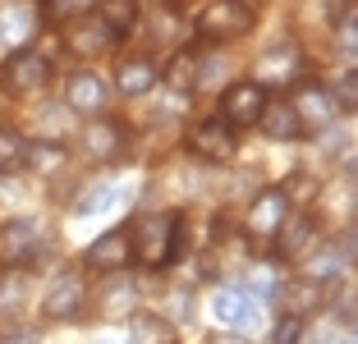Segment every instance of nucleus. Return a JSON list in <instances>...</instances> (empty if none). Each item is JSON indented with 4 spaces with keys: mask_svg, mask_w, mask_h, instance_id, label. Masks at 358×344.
Listing matches in <instances>:
<instances>
[{
    "mask_svg": "<svg viewBox=\"0 0 358 344\" xmlns=\"http://www.w3.org/2000/svg\"><path fill=\"white\" fill-rule=\"evenodd\" d=\"M184 234H189V225H184L179 211H143V216H134L129 220L134 261H143V266H152V271L170 266V261L184 252Z\"/></svg>",
    "mask_w": 358,
    "mask_h": 344,
    "instance_id": "1",
    "label": "nucleus"
},
{
    "mask_svg": "<svg viewBox=\"0 0 358 344\" xmlns=\"http://www.w3.org/2000/svg\"><path fill=\"white\" fill-rule=\"evenodd\" d=\"M253 23L257 14L248 0H207L193 19V28H198L202 42H239V37L253 32Z\"/></svg>",
    "mask_w": 358,
    "mask_h": 344,
    "instance_id": "2",
    "label": "nucleus"
},
{
    "mask_svg": "<svg viewBox=\"0 0 358 344\" xmlns=\"http://www.w3.org/2000/svg\"><path fill=\"white\" fill-rule=\"evenodd\" d=\"M51 55L37 51V46H19V51L5 55V64H0V83H5V92L14 96H37L46 83H51Z\"/></svg>",
    "mask_w": 358,
    "mask_h": 344,
    "instance_id": "3",
    "label": "nucleus"
},
{
    "mask_svg": "<svg viewBox=\"0 0 358 344\" xmlns=\"http://www.w3.org/2000/svg\"><path fill=\"white\" fill-rule=\"evenodd\" d=\"M129 152V129L110 115H92L83 129H78V157L92 161V166H110Z\"/></svg>",
    "mask_w": 358,
    "mask_h": 344,
    "instance_id": "4",
    "label": "nucleus"
},
{
    "mask_svg": "<svg viewBox=\"0 0 358 344\" xmlns=\"http://www.w3.org/2000/svg\"><path fill=\"white\" fill-rule=\"evenodd\" d=\"M289 106H294V115H299V129H303V138L327 134V129H336V120H340L336 96H331V87H322V83H303V87H294Z\"/></svg>",
    "mask_w": 358,
    "mask_h": 344,
    "instance_id": "5",
    "label": "nucleus"
},
{
    "mask_svg": "<svg viewBox=\"0 0 358 344\" xmlns=\"http://www.w3.org/2000/svg\"><path fill=\"white\" fill-rule=\"evenodd\" d=\"M64 37V51L74 55V60H101V55L115 51V37H110V28H106L96 14H87V19H74V23H64L60 28Z\"/></svg>",
    "mask_w": 358,
    "mask_h": 344,
    "instance_id": "6",
    "label": "nucleus"
},
{
    "mask_svg": "<svg viewBox=\"0 0 358 344\" xmlns=\"http://www.w3.org/2000/svg\"><path fill=\"white\" fill-rule=\"evenodd\" d=\"M189 152L198 161L225 166V161H234V152H239V129H230L221 115H216V120H202V124L189 134Z\"/></svg>",
    "mask_w": 358,
    "mask_h": 344,
    "instance_id": "7",
    "label": "nucleus"
},
{
    "mask_svg": "<svg viewBox=\"0 0 358 344\" xmlns=\"http://www.w3.org/2000/svg\"><path fill=\"white\" fill-rule=\"evenodd\" d=\"M83 303H87V285L78 271H60L51 285H46L42 294V317L46 322H74L78 313H83Z\"/></svg>",
    "mask_w": 358,
    "mask_h": 344,
    "instance_id": "8",
    "label": "nucleus"
},
{
    "mask_svg": "<svg viewBox=\"0 0 358 344\" xmlns=\"http://www.w3.org/2000/svg\"><path fill=\"white\" fill-rule=\"evenodd\" d=\"M299 69H303V51H299L294 42H285V46H271V51L257 55L253 83L262 87V92H271V87H289L299 78Z\"/></svg>",
    "mask_w": 358,
    "mask_h": 344,
    "instance_id": "9",
    "label": "nucleus"
},
{
    "mask_svg": "<svg viewBox=\"0 0 358 344\" xmlns=\"http://www.w3.org/2000/svg\"><path fill=\"white\" fill-rule=\"evenodd\" d=\"M106 106H110V83H106L101 73H92V69L69 73V83H64V110L92 120V115H106Z\"/></svg>",
    "mask_w": 358,
    "mask_h": 344,
    "instance_id": "10",
    "label": "nucleus"
},
{
    "mask_svg": "<svg viewBox=\"0 0 358 344\" xmlns=\"http://www.w3.org/2000/svg\"><path fill=\"white\" fill-rule=\"evenodd\" d=\"M289 216V188H257V198L248 202V239H275L280 220Z\"/></svg>",
    "mask_w": 358,
    "mask_h": 344,
    "instance_id": "11",
    "label": "nucleus"
},
{
    "mask_svg": "<svg viewBox=\"0 0 358 344\" xmlns=\"http://www.w3.org/2000/svg\"><path fill=\"white\" fill-rule=\"evenodd\" d=\"M262 106H266V92L253 83V78H239V83H230L221 92V120L230 129H248V124H257Z\"/></svg>",
    "mask_w": 358,
    "mask_h": 344,
    "instance_id": "12",
    "label": "nucleus"
},
{
    "mask_svg": "<svg viewBox=\"0 0 358 344\" xmlns=\"http://www.w3.org/2000/svg\"><path fill=\"white\" fill-rule=\"evenodd\" d=\"M37 243H42V229L32 216H14L0 225V266H23V261L37 257Z\"/></svg>",
    "mask_w": 358,
    "mask_h": 344,
    "instance_id": "13",
    "label": "nucleus"
},
{
    "mask_svg": "<svg viewBox=\"0 0 358 344\" xmlns=\"http://www.w3.org/2000/svg\"><path fill=\"white\" fill-rule=\"evenodd\" d=\"M317 243H322V225H317L313 216H303V211L285 216L280 229H275V252H280L285 261H303Z\"/></svg>",
    "mask_w": 358,
    "mask_h": 344,
    "instance_id": "14",
    "label": "nucleus"
},
{
    "mask_svg": "<svg viewBox=\"0 0 358 344\" xmlns=\"http://www.w3.org/2000/svg\"><path fill=\"white\" fill-rule=\"evenodd\" d=\"M275 299H280L285 317L308 322L313 313H322V308H327V285H317V280H308V275H299V280H285L280 289H275Z\"/></svg>",
    "mask_w": 358,
    "mask_h": 344,
    "instance_id": "15",
    "label": "nucleus"
},
{
    "mask_svg": "<svg viewBox=\"0 0 358 344\" xmlns=\"http://www.w3.org/2000/svg\"><path fill=\"white\" fill-rule=\"evenodd\" d=\"M257 129H262L271 143H299L303 129H299V115L289 106V96H266L262 115H257Z\"/></svg>",
    "mask_w": 358,
    "mask_h": 344,
    "instance_id": "16",
    "label": "nucleus"
},
{
    "mask_svg": "<svg viewBox=\"0 0 358 344\" xmlns=\"http://www.w3.org/2000/svg\"><path fill=\"white\" fill-rule=\"evenodd\" d=\"M129 261H134V248H129V225H115L110 234H101V239L87 248V266H96V271H124Z\"/></svg>",
    "mask_w": 358,
    "mask_h": 344,
    "instance_id": "17",
    "label": "nucleus"
},
{
    "mask_svg": "<svg viewBox=\"0 0 358 344\" xmlns=\"http://www.w3.org/2000/svg\"><path fill=\"white\" fill-rule=\"evenodd\" d=\"M96 19L110 28L115 42H129L134 28L143 23V0H96Z\"/></svg>",
    "mask_w": 358,
    "mask_h": 344,
    "instance_id": "18",
    "label": "nucleus"
},
{
    "mask_svg": "<svg viewBox=\"0 0 358 344\" xmlns=\"http://www.w3.org/2000/svg\"><path fill=\"white\" fill-rule=\"evenodd\" d=\"M157 64L148 60V55H129V60H120V69H115V87L124 96H148L152 87H157Z\"/></svg>",
    "mask_w": 358,
    "mask_h": 344,
    "instance_id": "19",
    "label": "nucleus"
},
{
    "mask_svg": "<svg viewBox=\"0 0 358 344\" xmlns=\"http://www.w3.org/2000/svg\"><path fill=\"white\" fill-rule=\"evenodd\" d=\"M253 313L257 308H253V299H248L243 289H221L216 299H211V317H216L225 331H243V326L253 322Z\"/></svg>",
    "mask_w": 358,
    "mask_h": 344,
    "instance_id": "20",
    "label": "nucleus"
},
{
    "mask_svg": "<svg viewBox=\"0 0 358 344\" xmlns=\"http://www.w3.org/2000/svg\"><path fill=\"white\" fill-rule=\"evenodd\" d=\"M37 14L46 23H55V28H64V23L96 14V0H37Z\"/></svg>",
    "mask_w": 358,
    "mask_h": 344,
    "instance_id": "21",
    "label": "nucleus"
},
{
    "mask_svg": "<svg viewBox=\"0 0 358 344\" xmlns=\"http://www.w3.org/2000/svg\"><path fill=\"white\" fill-rule=\"evenodd\" d=\"M28 166V138L19 129L0 124V175H19Z\"/></svg>",
    "mask_w": 358,
    "mask_h": 344,
    "instance_id": "22",
    "label": "nucleus"
},
{
    "mask_svg": "<svg viewBox=\"0 0 358 344\" xmlns=\"http://www.w3.org/2000/svg\"><path fill=\"white\" fill-rule=\"evenodd\" d=\"M198 60H202L198 51H175L170 64H166V83L175 87V92H193V87H198Z\"/></svg>",
    "mask_w": 358,
    "mask_h": 344,
    "instance_id": "23",
    "label": "nucleus"
},
{
    "mask_svg": "<svg viewBox=\"0 0 358 344\" xmlns=\"http://www.w3.org/2000/svg\"><path fill=\"white\" fill-rule=\"evenodd\" d=\"M134 344H170V331L161 317H134Z\"/></svg>",
    "mask_w": 358,
    "mask_h": 344,
    "instance_id": "24",
    "label": "nucleus"
},
{
    "mask_svg": "<svg viewBox=\"0 0 358 344\" xmlns=\"http://www.w3.org/2000/svg\"><path fill=\"white\" fill-rule=\"evenodd\" d=\"M124 198H129L124 188H96V193L78 198V216H96L101 207H110V202H124Z\"/></svg>",
    "mask_w": 358,
    "mask_h": 344,
    "instance_id": "25",
    "label": "nucleus"
},
{
    "mask_svg": "<svg viewBox=\"0 0 358 344\" xmlns=\"http://www.w3.org/2000/svg\"><path fill=\"white\" fill-rule=\"evenodd\" d=\"M331 96H336V106L349 115V110L358 106V73H354V69H345V78L336 83V92H331Z\"/></svg>",
    "mask_w": 358,
    "mask_h": 344,
    "instance_id": "26",
    "label": "nucleus"
},
{
    "mask_svg": "<svg viewBox=\"0 0 358 344\" xmlns=\"http://www.w3.org/2000/svg\"><path fill=\"white\" fill-rule=\"evenodd\" d=\"M271 340H275V344H299V340H303V322H299V317H280Z\"/></svg>",
    "mask_w": 358,
    "mask_h": 344,
    "instance_id": "27",
    "label": "nucleus"
},
{
    "mask_svg": "<svg viewBox=\"0 0 358 344\" xmlns=\"http://www.w3.org/2000/svg\"><path fill=\"white\" fill-rule=\"evenodd\" d=\"M340 326H354V289H345V299H340Z\"/></svg>",
    "mask_w": 358,
    "mask_h": 344,
    "instance_id": "28",
    "label": "nucleus"
},
{
    "mask_svg": "<svg viewBox=\"0 0 358 344\" xmlns=\"http://www.w3.org/2000/svg\"><path fill=\"white\" fill-rule=\"evenodd\" d=\"M0 344H37V340H32L28 331H19V335H5V340H0Z\"/></svg>",
    "mask_w": 358,
    "mask_h": 344,
    "instance_id": "29",
    "label": "nucleus"
},
{
    "mask_svg": "<svg viewBox=\"0 0 358 344\" xmlns=\"http://www.w3.org/2000/svg\"><path fill=\"white\" fill-rule=\"evenodd\" d=\"M216 344H248V340H243V335H221Z\"/></svg>",
    "mask_w": 358,
    "mask_h": 344,
    "instance_id": "30",
    "label": "nucleus"
},
{
    "mask_svg": "<svg viewBox=\"0 0 358 344\" xmlns=\"http://www.w3.org/2000/svg\"><path fill=\"white\" fill-rule=\"evenodd\" d=\"M327 344H331V340H327ZM336 344H354V340H349V331H345V335H340V340H336Z\"/></svg>",
    "mask_w": 358,
    "mask_h": 344,
    "instance_id": "31",
    "label": "nucleus"
},
{
    "mask_svg": "<svg viewBox=\"0 0 358 344\" xmlns=\"http://www.w3.org/2000/svg\"><path fill=\"white\" fill-rule=\"evenodd\" d=\"M96 344H124V340H96Z\"/></svg>",
    "mask_w": 358,
    "mask_h": 344,
    "instance_id": "32",
    "label": "nucleus"
}]
</instances>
========================================================================
**TASK OBJECTIVE**.
Output the lines verbatim, starting with the first line above and ending with the line that contains "23L257 14L248 0H207L193", both included. Leave the pictures out of your answer.

**EXERCISE ANSWER**.
Segment every instance of nucleus. Return a JSON list in <instances>...</instances> (empty if none). Each item is JSON indented with 4 spaces with keys: mask_svg, mask_w, mask_h, instance_id, label. Masks at 358×344.
Listing matches in <instances>:
<instances>
[{
    "mask_svg": "<svg viewBox=\"0 0 358 344\" xmlns=\"http://www.w3.org/2000/svg\"><path fill=\"white\" fill-rule=\"evenodd\" d=\"M184 234H189V225H184L179 211H143V216H134L129 220L134 261H143V266H152V271L170 266V261L184 252Z\"/></svg>",
    "mask_w": 358,
    "mask_h": 344,
    "instance_id": "1",
    "label": "nucleus"
},
{
    "mask_svg": "<svg viewBox=\"0 0 358 344\" xmlns=\"http://www.w3.org/2000/svg\"><path fill=\"white\" fill-rule=\"evenodd\" d=\"M253 23L257 14L248 0H207L193 19V28H198L202 42H239V37L253 32Z\"/></svg>",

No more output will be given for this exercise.